#### Records for this task ####
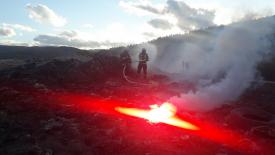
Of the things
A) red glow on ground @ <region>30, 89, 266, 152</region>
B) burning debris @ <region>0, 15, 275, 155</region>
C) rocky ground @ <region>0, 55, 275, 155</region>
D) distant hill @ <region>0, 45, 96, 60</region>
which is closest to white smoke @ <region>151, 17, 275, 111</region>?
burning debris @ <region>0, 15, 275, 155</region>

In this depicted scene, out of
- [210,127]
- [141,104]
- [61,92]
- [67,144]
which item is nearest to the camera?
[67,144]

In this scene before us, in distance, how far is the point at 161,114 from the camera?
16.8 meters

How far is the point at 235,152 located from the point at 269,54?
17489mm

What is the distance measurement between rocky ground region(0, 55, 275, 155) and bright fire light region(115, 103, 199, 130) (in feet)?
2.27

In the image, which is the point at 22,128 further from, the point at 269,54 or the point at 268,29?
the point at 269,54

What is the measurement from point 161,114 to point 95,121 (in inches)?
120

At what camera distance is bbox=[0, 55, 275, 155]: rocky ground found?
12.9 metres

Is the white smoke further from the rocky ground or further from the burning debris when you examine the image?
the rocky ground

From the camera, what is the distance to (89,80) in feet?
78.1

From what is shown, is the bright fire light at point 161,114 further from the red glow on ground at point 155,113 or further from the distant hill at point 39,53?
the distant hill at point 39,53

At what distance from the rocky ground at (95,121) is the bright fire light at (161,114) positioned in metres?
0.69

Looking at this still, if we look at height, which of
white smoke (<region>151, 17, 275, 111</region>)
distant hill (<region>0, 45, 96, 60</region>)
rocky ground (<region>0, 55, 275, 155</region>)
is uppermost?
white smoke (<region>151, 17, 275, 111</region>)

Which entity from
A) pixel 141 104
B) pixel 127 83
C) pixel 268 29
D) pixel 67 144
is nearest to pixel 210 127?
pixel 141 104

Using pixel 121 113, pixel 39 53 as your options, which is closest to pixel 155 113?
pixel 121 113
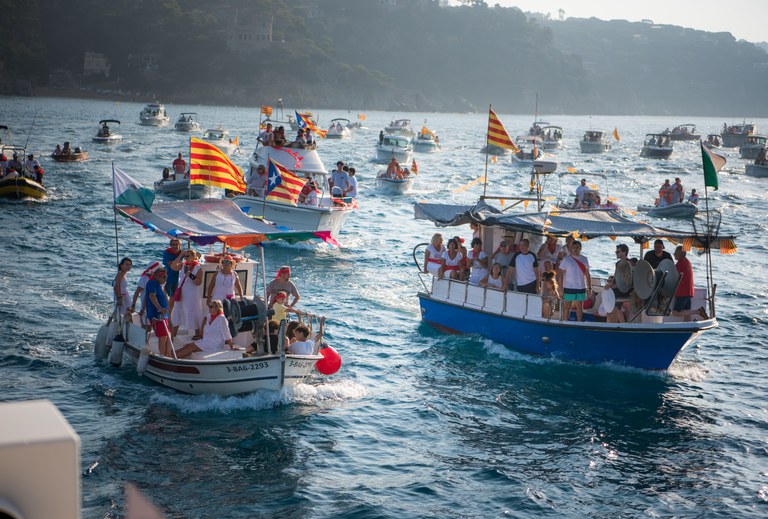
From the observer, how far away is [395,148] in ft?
####
Copy out all of the data above word for word, leaving out the pictures.

Response to this task:
Of the things
A) red glow on ground @ <region>30, 89, 266, 152</region>
B) burning debris @ <region>0, 15, 275, 155</region>
C) rocky ground @ <region>0, 55, 275, 155</region>
D) distant hill @ <region>0, 45, 96, 60</region>
which is closest to white smoke @ <region>151, 17, 275, 111</region>?
burning debris @ <region>0, 15, 275, 155</region>

In this depicted scene, out of
- [210,127]
- [141,104]
- [61,92]
- [67,144]
which item is nearest to the camera?
[67,144]

In this scene before us, in distance, how far is the point at 161,114 from the camera?
16.8 meters

How far is the point at 235,152 located from the point at 269,54?
17489mm

What is the distance measurement between rocky ground region(0, 55, 275, 155) and bright fire light region(115, 103, 199, 130) (in feet)?
2.27

In the image, which is the point at 22,128 further from, the point at 269,54 or the point at 268,29?
the point at 269,54

What is the measurement from point 161,114 to point 95,121 (in inches)?
120

At what camera distance is bbox=[0, 55, 275, 155]: rocky ground found?
12.9 metres

Is the white smoke further from the rocky ground or further from the burning debris when you examine the image?
the rocky ground

From the camera, what is the distance to (89,80) in feet?
78.1

From what is shown, is the bright fire light at point 161,114 further from the red glow on ground at point 155,113 or further from the distant hill at point 39,53?
the distant hill at point 39,53

At what distance from the rocky ground at (95,121) is the bright fire light at (161,114) positioned in metres?
0.69

Looking at this still, if we look at height, which of
white smoke (<region>151, 17, 275, 111</region>)
distant hill (<region>0, 45, 96, 60</region>)
rocky ground (<region>0, 55, 275, 155</region>)
is uppermost?
white smoke (<region>151, 17, 275, 111</region>)

Which entity from
A) pixel 141 104
B) pixel 127 83
C) pixel 268 29
D) pixel 67 144
is nearest to pixel 210 127?
pixel 141 104

Using pixel 121 113, pixel 39 53 as your options, which is closest to pixel 155 113?
pixel 121 113
From the observer, how far away is [395,148] in ft?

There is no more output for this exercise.